── TRECHO DO TEXTO ──

Che - O Argentino inicia-se em 1964, nos Estados Unidos, quando Che surgiu depondo acerca da Revolução Cubana e criticando o imperialismo americano. Esses eventos "futuros" são intercalados com os de 1955, momento no qual Che conheceu Fidel Castro pela primeira vez, iniciando os planejamentos para o futuro desembarque das tropas em Cuba. A partir daí, o filme segue a figura de Guevara com extrema paciência e densidade, procurando retratar detalhes que vão desde a asma problemática do revolucionário, até seus envolvimentos diretos com a morte "justiceira" de diversos desertores. Em outras palavras, Che - O Argentino não mostra uma versão dos fatos, ele mostra "a" versão dos fatos, e deixa para a audiência tirar suas próprias conclusões e compreensões.

Talvez o aspecto mais fascinante de toda a obra seja o domínio que Soderbergh exerce sobre seu trabalho. Eis aqui um diretor que, vez ou outra, surge com um filme comercialmente bem sucedido. Esta estratégia de Soderbergh é brilhante, já que permite ao diretor intercalar trabalhos comerciais (que no seu caso, não deixam de ser ótimos) com trabalhos pessoais e sem aspirações econômicas. Só um diretor com tamanha credibilidade e resistência poderia ter feito um filme completo como Che. A primeira parte tem, sim, suas cenas de ação. Mas até elas são contemplativas e ancoradas no lírico. É um obra de arte contemplativa, poética e interminavelmente fascinante. Seja na sua construção genial da faceta de Guevara, seja na estrutura curiosa que abraça para contar a história dele.

Ainda tecnicamente virtuoso, Che surge como o primeiro filme a ser rodado na nova câmera Red One, usada pelo Soderbergh e pelo cinematógrafo Peter Andrews para resgatar o cinéma vérité, ou "cinema da verdade", mesclando um estilo documental com uma vertigem lírica poderosa. A bela edição junta-se à fotografia subjetiva para capturar longas tomadas em contra-ponto àquelas que focam os rostos e as ansiedades de seus personagens de perto. Tal método é usado com maior desenvoltura nas sequências que retratam Che nos Estados Unidos. Filmado em preto e branco, os segmentos denotam um estilo documental, que por sua vez traz consigo uma autenticidade digna de verdadeiras imagens de arquivo. Portanto, não parece ser Benicio del Toro (Coisas que Perdemos pelo Caminho) quem vemos por trás daquele preto e branco carregando consigo diálogos marcantes, aura instigante e trejeitos formidáveis, mas o próprio Ernesto ´Che´ Guevara, despido em celulóide. Del Toro, alias, é a verdadeira alma do projeto. Com sensibilidade, desenvoltura e verdadeira presença, Del Toro intensamente resgata os aspectos físicos do homem mas, mais importante, ele traz sua paixão. E assim, constrói um personagem que soa tão verdadeiro e autêntico, que faz transparecer a verdade. O que pode ser mais gratificante? Acompanhando Del Toro, Demián Bichir (Sem Notícias de Deus) surge com interpretação honrosa de Fidel Castro, enquanto papéis pequenos de Rodrigo Santoro (Leonera), Catalina Sandino Moreno (O Amor nos Tempos do Cólera) e Julia Ormond (Sob Controle) garantem um elenco coadjuvante imensamente satisfatório.

───
── INFORMAÇÕES ──

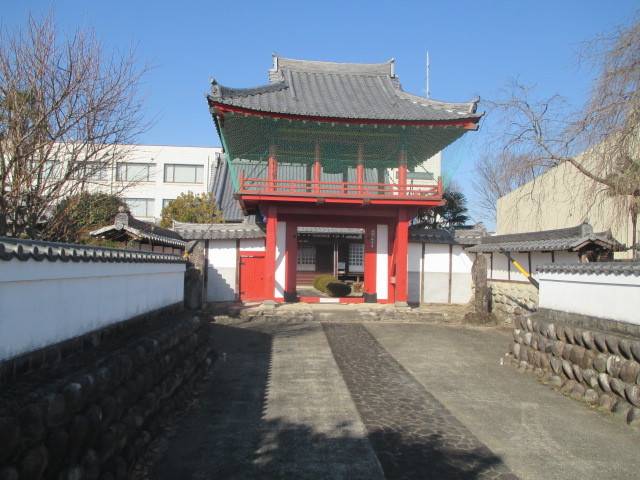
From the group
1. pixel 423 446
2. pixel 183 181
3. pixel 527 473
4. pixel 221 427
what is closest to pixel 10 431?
pixel 221 427

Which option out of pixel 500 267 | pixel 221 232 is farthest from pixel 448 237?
pixel 221 232

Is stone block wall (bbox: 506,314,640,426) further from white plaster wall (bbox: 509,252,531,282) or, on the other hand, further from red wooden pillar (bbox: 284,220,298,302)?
red wooden pillar (bbox: 284,220,298,302)

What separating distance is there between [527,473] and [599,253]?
828 cm

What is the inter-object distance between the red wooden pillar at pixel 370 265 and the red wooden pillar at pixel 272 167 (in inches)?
173

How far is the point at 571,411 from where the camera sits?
20.7ft

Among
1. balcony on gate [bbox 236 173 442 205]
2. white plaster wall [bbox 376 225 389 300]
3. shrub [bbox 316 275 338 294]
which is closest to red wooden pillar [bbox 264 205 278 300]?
balcony on gate [bbox 236 173 442 205]

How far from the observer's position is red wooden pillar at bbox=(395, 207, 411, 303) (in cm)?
1702

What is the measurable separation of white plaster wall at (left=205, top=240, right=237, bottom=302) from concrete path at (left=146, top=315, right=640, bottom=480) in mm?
9043

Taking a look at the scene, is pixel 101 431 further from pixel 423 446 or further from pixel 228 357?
pixel 228 357

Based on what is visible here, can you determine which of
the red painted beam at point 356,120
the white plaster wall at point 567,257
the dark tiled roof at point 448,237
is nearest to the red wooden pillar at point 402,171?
the red painted beam at point 356,120

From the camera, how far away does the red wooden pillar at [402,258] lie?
17025 mm

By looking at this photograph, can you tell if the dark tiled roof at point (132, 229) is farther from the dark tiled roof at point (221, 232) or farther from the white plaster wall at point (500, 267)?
the white plaster wall at point (500, 267)

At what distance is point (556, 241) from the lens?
39.8 feet

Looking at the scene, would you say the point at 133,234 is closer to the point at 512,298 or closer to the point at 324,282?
the point at 512,298
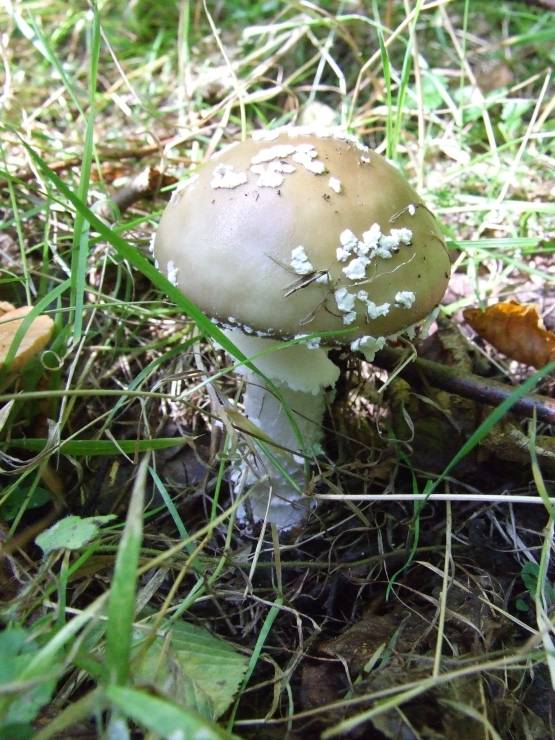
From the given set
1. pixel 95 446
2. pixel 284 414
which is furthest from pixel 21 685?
pixel 284 414

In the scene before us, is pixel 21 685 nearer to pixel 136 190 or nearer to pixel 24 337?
pixel 24 337

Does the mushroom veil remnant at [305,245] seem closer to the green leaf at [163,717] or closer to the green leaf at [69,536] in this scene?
the green leaf at [69,536]

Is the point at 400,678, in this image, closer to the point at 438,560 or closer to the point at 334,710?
the point at 334,710

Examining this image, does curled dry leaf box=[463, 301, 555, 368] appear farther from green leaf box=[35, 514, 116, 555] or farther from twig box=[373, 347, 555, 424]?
green leaf box=[35, 514, 116, 555]

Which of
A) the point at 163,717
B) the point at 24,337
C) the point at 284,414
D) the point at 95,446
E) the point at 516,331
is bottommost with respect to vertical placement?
the point at 516,331

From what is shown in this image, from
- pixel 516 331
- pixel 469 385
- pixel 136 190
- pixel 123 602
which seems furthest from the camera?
pixel 136 190

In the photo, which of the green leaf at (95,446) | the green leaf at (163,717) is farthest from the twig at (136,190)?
the green leaf at (163,717)

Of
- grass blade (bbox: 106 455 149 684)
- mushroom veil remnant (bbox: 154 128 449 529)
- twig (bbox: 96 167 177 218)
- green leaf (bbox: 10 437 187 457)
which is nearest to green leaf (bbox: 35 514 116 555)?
green leaf (bbox: 10 437 187 457)
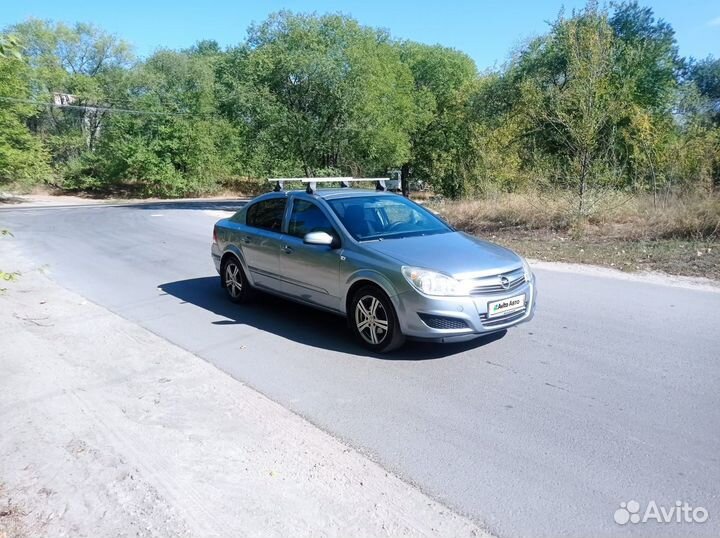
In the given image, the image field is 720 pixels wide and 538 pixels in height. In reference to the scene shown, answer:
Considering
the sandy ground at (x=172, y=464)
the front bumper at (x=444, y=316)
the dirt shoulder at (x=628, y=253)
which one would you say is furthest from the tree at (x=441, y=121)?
the sandy ground at (x=172, y=464)

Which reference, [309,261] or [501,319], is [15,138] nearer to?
[309,261]

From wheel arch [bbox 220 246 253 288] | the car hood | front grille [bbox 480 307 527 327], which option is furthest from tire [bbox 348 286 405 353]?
wheel arch [bbox 220 246 253 288]

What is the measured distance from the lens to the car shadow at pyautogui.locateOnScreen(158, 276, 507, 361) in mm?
5457

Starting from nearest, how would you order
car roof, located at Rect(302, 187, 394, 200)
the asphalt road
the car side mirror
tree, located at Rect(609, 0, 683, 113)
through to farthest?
the asphalt road < the car side mirror < car roof, located at Rect(302, 187, 394, 200) < tree, located at Rect(609, 0, 683, 113)

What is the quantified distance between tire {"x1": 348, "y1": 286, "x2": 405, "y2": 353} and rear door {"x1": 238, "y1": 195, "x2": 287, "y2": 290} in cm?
143

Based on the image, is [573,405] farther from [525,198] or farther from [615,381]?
[525,198]

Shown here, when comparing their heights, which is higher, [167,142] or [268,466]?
[167,142]

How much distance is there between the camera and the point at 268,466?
3.36 metres

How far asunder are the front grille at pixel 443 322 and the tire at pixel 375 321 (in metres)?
0.34

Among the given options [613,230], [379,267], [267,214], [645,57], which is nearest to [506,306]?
[379,267]

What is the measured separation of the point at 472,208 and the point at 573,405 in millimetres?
12731

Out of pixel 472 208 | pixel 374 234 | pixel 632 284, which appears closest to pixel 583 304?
pixel 632 284
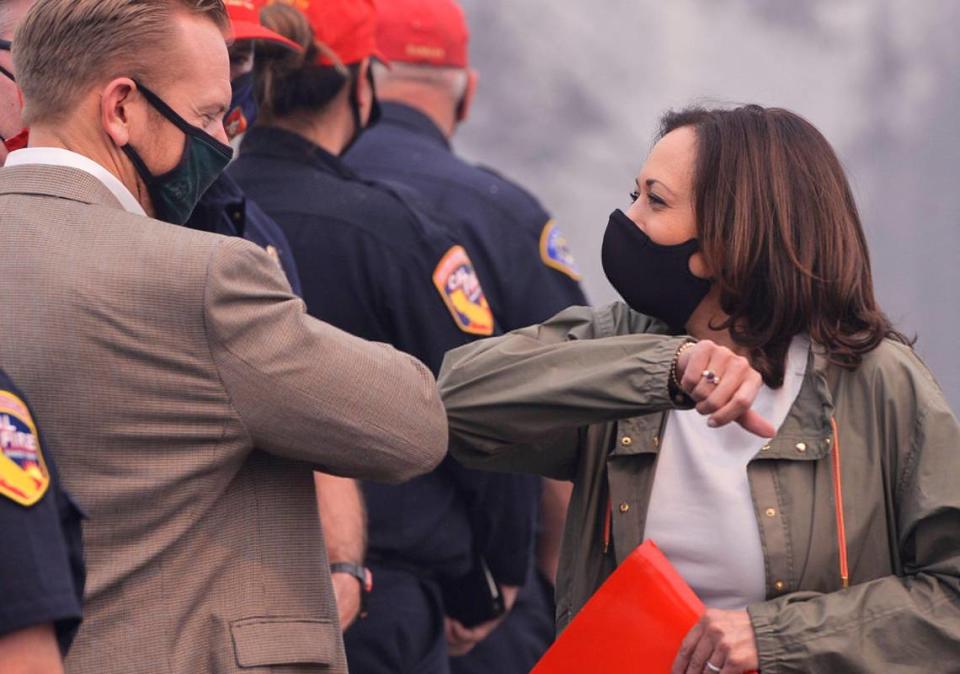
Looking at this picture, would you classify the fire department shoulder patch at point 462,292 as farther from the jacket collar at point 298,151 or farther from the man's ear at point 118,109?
the man's ear at point 118,109

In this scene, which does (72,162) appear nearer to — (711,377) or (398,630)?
(711,377)

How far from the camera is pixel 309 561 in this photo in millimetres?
2281

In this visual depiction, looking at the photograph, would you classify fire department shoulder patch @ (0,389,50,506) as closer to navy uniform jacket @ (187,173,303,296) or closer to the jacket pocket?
the jacket pocket

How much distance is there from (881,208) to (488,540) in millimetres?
1735

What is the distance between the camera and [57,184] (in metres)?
2.17

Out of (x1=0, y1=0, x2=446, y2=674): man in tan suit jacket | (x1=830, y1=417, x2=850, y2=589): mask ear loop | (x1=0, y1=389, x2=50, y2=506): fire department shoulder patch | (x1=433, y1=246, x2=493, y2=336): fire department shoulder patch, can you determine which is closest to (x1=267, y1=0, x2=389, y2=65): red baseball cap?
(x1=433, y1=246, x2=493, y2=336): fire department shoulder patch

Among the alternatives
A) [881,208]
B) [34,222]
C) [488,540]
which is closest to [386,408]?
[34,222]

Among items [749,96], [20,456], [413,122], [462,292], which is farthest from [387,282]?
[20,456]

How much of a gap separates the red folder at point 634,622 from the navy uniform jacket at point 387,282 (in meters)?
1.19

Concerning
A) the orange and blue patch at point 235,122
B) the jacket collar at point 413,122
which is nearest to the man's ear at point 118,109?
the orange and blue patch at point 235,122

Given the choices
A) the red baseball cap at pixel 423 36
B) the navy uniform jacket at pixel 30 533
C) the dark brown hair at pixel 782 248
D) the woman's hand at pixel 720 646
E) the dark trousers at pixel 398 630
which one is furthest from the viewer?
Answer: the red baseball cap at pixel 423 36

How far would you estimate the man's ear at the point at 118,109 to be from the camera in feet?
7.26

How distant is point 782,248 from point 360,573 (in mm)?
1151

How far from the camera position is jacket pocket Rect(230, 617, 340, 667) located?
2182mm
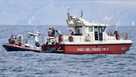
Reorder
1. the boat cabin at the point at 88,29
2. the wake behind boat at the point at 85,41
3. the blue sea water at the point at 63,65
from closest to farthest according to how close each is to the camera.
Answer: the blue sea water at the point at 63,65 → the wake behind boat at the point at 85,41 → the boat cabin at the point at 88,29

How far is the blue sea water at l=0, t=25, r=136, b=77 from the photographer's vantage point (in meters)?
58.6

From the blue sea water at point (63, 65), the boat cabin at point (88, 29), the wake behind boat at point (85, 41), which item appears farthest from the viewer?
the boat cabin at point (88, 29)

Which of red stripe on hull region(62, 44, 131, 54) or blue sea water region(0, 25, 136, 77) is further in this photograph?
red stripe on hull region(62, 44, 131, 54)

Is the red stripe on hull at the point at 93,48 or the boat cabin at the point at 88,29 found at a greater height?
the boat cabin at the point at 88,29

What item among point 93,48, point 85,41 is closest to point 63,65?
point 85,41

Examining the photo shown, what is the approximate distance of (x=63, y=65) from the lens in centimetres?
6738

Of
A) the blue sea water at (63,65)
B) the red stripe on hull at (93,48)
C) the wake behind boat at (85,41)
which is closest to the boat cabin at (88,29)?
the wake behind boat at (85,41)

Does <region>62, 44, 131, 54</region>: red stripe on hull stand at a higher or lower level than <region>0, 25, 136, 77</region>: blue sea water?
higher

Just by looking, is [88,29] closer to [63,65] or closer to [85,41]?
[85,41]

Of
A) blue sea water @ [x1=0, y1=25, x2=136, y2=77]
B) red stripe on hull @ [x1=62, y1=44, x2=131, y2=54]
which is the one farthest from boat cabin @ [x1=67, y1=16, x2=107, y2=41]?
blue sea water @ [x1=0, y1=25, x2=136, y2=77]

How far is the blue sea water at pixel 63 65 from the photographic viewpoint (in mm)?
58594

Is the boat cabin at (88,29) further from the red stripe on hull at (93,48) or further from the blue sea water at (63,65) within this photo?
the blue sea water at (63,65)

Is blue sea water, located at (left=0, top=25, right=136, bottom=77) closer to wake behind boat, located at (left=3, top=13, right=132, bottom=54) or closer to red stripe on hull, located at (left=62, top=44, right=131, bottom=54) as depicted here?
red stripe on hull, located at (left=62, top=44, right=131, bottom=54)

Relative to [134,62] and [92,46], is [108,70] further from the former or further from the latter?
[92,46]
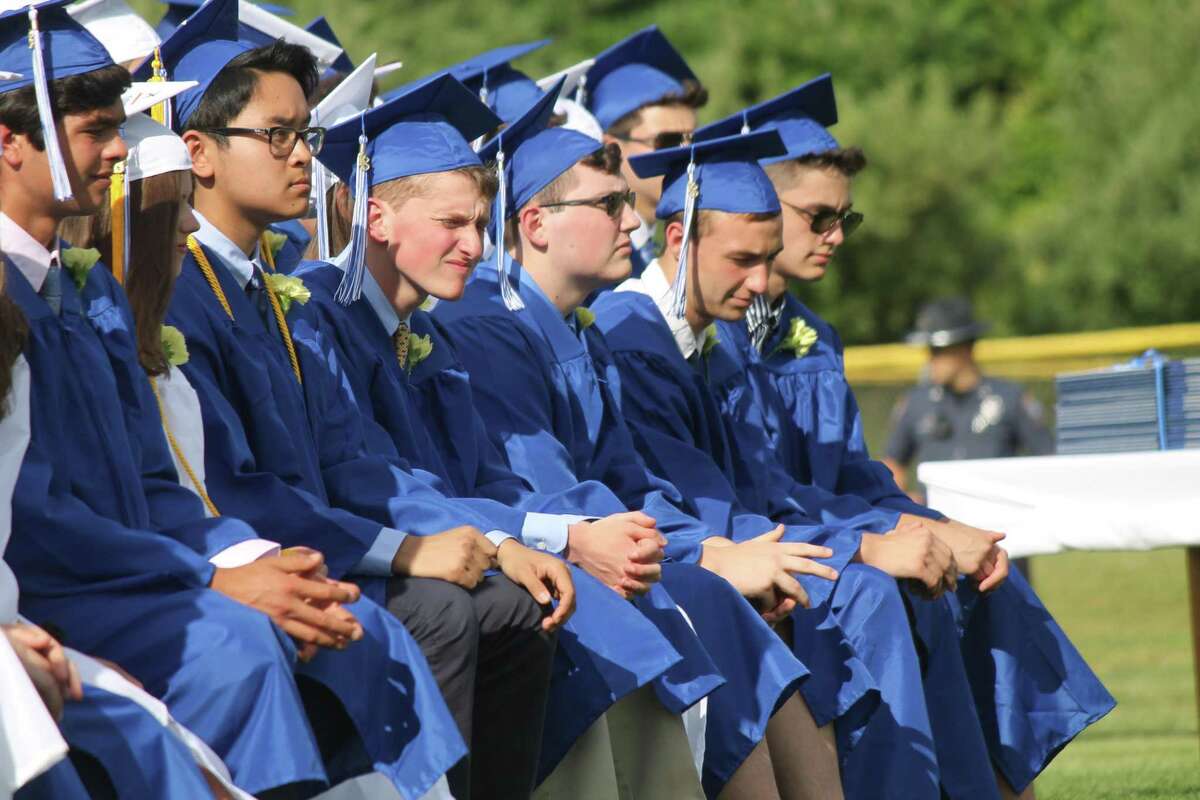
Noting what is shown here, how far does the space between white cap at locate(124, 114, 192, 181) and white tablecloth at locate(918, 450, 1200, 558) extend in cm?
376

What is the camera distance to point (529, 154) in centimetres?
525

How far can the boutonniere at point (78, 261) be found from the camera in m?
3.41

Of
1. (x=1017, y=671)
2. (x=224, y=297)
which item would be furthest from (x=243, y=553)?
(x=1017, y=671)

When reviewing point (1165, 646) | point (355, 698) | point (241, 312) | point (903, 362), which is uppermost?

───

## PARTES DO EXERCÍCIO
1. Segundo o texto sobre o filme Che, quem interpreta Fidel Castro?
2. Por favor, dê continuidade ao texto sobre o filme Che a partir da última frase apresentada.

## RESPOSTAS ESCRITAS
1. Demián Bichir.

2.
Em todos os poros, portanto, Che surge com alguma virtuosidade, alguma vitalidade e alguma emoção. A trilha sonora de Alberto Iglesias, por exemplo, agrupa todos os três fatores em um trabalho majestoso (e vale lembrar ainda da parte sonora impecável). Então, por mais longo que o filme possa acabar ser, e mesmo que possa surgir vez ou outra com cenas descartáveis, é uma obra não só digna, mas altamente valiosa. Tanto como cinema, quanto como análise histórica. É um belo filme sobre as transformações dos seres humanas, e sobre como um homem seguiu sua paixão acima de todos os custos. Como retrato da guerra, é cinema em estado sóbrio e singular. Longas e nervosas tomadas garantem uma imersão extraordinária, e Soderbergh surge então como um diretor simplesmente fenomenal.